*Elizabeth A. Osuch, MD, Schulich School of Medicine and Dentistry, Department of Psychiatry, 860 Richmond Street, London, ON N6A 3H8, Canada. Email: firstname.lastname@example.org
Aim: Reports on resting brain activity in healthy controls have described a default-mode network (DMN) and important differences in DMN connectivity have emerged for several psychiatric conditions. No study to date, however, has investigated resting-state DMN in relatively early depression before years of medication treatment. The objective of the present study was, therefore, to investigate the DMN in patients seeking help from specialized mental health services for the first time for symptoms of depression.
Methods: Fourteen depressed subjects and 15 matched controls were scanned using 4-T functional magnetic resonance imaging while resting with eyes closed. All but one subject was medication free. A precuneus/posterior cingulate cortex (P/PCC) seed-region connectivity analysis was used to identify the DMN and compare study groups in regions of relevance to depression.
Results: The P/PCC analysis identified the DMN well in both study groups, consistent with prior literature. Direct comparison showed significantly reduced correlation between the P/PCC and the bilateral caudate in depression compared with controls and no areas of increased connectivity in the depressed group.
Conclusions: The present study is the first to investigate resting-state DMN in the early stages of treatment-seeking for depression. Depressed subjects had decreased connectivity between the P/PCC and the bilateral caudate, regions known to be involved in motivation and reward processing. Deficits in DMN connectivity with the caudate may be an early manifestation of major depressive disorder.
RESEARCH DELINEATING LOW-FREQUENCY (<0.1-Hz) oscillations of brain activity in the default-mode network (DMN) is increasing. The DMN is suggested to be involved in the neurophysiological processes of introspection and self-monitoring.1 Many studies of the DMN involve healthy controls but investigations in clinical populations have also been conducted. These include reports on schizophrenia,2,3 autism,4 Alzheimer's disease,5–7 post-traumatic stress disorder8 and depression.9,10 One study has demonstrated use of resting state analyses to distinguish between schizophrenia and bipolar disorder.11 Thus, this technique may eventually provide valuable clinical information not available with other approaches.

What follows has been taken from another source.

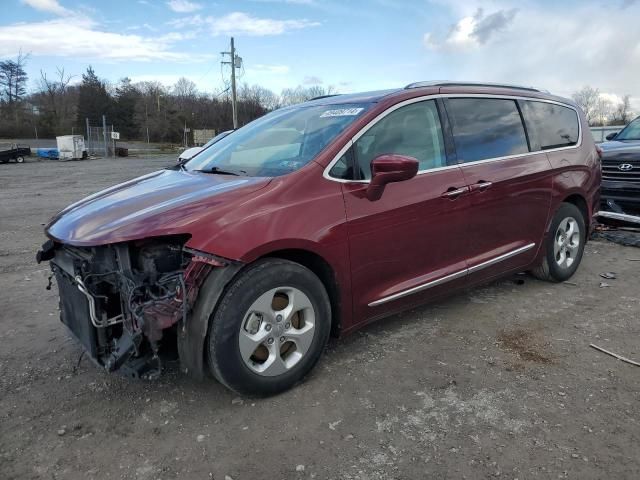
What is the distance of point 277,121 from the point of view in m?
4.00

Many functional imaging studies implicate specific brain regions involved in depression including areas of medial prefrontal cortex (mPFC),12–14 and the striatum.15–18 In a resting functional magnetic resonance imaging (fMRI) study to investigate the DMN in long-standing depressed subjects compared with controls Greicius et al. found greater DMN connectivity in areas long associated with depression.9 These included the subgenual cingulate, medial frontal cortex, thalamus, and cuneus/precuneus. The subgenual anterior cingulate differences correlated positively with length of depressive episode.9 The mean duration of the depressive episode of the population in that study was >3 years. No study, to date, has investigated the DMN in depressed patients early in the course of their treatment seeking, or before significant use of medications.
In the present study we used fMRI to investigate the resting-state DMN in older adolescents and adults presenting to a psychiatric clinic for the first time. Most of these individuals had never been medically treated for their psychiatric symptoms prior to scanning and all but one was medication free. Given the previous research on the DMN in chronic depression by Greicius et al.,9 we predicted that the present recently depressed subjects would show greater functional connectivity of the DMN than healthy controls in the thalamus, mPFC, and cuneus/precuneus.

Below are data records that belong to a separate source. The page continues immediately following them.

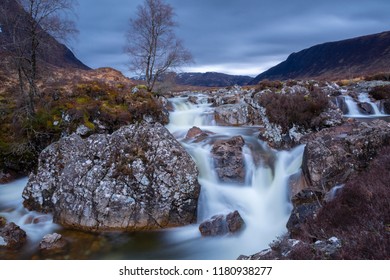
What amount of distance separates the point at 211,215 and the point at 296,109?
769cm

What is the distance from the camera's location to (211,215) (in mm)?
9445

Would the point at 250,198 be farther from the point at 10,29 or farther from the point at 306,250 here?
the point at 10,29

Fourteen depressed and 15 healthy control subjects were recruited during 2006–2008. Depressed subjects were recruited from first-time psychiatric consultations at the London Health Sciences Centre and were included if their ages were between 17 and 35 years and they had a primary diagnosis of major depressive disorder (MDD). Exclusion criteria were major medical illness, history of head trauma, lifetime psychiatric medication use longer than 3 months in total, diagnosis of obsessive–compulsive disorder, current post-traumatic stress disorder, bipolar disorder, imminent danger to self or others, or pregnancy, intent to become pregnant, or other MRI exclusion criteria. Healthy controls were recruited based on matching age and gender, and were excluded if they reported a first-degree relative with a mood disorder, or for any exclusion criteria for MRI scanning. The protocol was approved by the Human-Subjects Research Ethics Board at the University of Western Ontario. The study was fully explained to all subjects and written, informed consent was obtained and all subject identifiers were removed. The Structured Clinical Interview for DSM-IV (SCID-IV) was conducted to evaluate for axis I disorders. Subjects also completed the Beck Depression Inventory (BDI).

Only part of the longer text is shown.